* [Supplied material]
"""

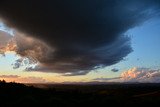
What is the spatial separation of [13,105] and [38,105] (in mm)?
4462

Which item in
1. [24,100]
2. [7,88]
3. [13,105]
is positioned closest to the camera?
[13,105]

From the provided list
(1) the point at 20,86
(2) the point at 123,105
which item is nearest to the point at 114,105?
(2) the point at 123,105

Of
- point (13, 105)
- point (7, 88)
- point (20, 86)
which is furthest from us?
point (20, 86)

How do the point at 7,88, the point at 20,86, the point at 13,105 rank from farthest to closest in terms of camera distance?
the point at 20,86 → the point at 7,88 → the point at 13,105

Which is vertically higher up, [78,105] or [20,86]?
[20,86]

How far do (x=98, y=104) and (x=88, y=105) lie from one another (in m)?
2.09

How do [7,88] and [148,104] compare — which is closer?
[148,104]

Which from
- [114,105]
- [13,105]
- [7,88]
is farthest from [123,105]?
[7,88]

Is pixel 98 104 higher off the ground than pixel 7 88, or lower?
lower

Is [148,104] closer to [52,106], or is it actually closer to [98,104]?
[98,104]

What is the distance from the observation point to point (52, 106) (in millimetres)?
55750

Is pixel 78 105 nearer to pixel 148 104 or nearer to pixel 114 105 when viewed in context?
pixel 114 105

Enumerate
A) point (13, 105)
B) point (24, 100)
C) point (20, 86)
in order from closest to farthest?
point (13, 105) < point (24, 100) < point (20, 86)

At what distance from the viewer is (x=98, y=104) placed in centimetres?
5791
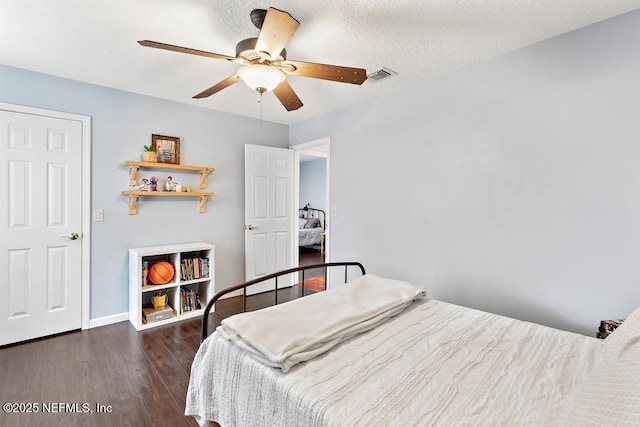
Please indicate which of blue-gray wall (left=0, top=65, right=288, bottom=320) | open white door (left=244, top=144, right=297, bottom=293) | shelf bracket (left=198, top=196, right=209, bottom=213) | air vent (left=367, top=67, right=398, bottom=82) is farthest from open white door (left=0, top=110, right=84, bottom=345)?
air vent (left=367, top=67, right=398, bottom=82)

"""

* [Instruction]
From the line containing "Is pixel 78" through the end of the records, write out the lines again, switching "viewer" to "observer" and leaving everything else unchanged. Omit the pictures from your answer.

* [Answer to this task]
Is pixel 78 105 nearer to pixel 148 104 or nearer to pixel 114 105 when viewed in context?
pixel 114 105

Enumerate
A) point (13, 105)
B) point (24, 100)
C) point (20, 86)
in order from closest to farthest?
point (13, 105) < point (24, 100) < point (20, 86)

At what distance from the observer is (x=98, y=104) placed in centimetres?
5791
Please indicate which of blue-gray wall (left=0, top=65, right=288, bottom=320) | open white door (left=244, top=144, right=297, bottom=293) | shelf bracket (left=198, top=196, right=209, bottom=213) | air vent (left=367, top=67, right=398, bottom=82) is farthest from open white door (left=0, top=110, right=84, bottom=345)?
air vent (left=367, top=67, right=398, bottom=82)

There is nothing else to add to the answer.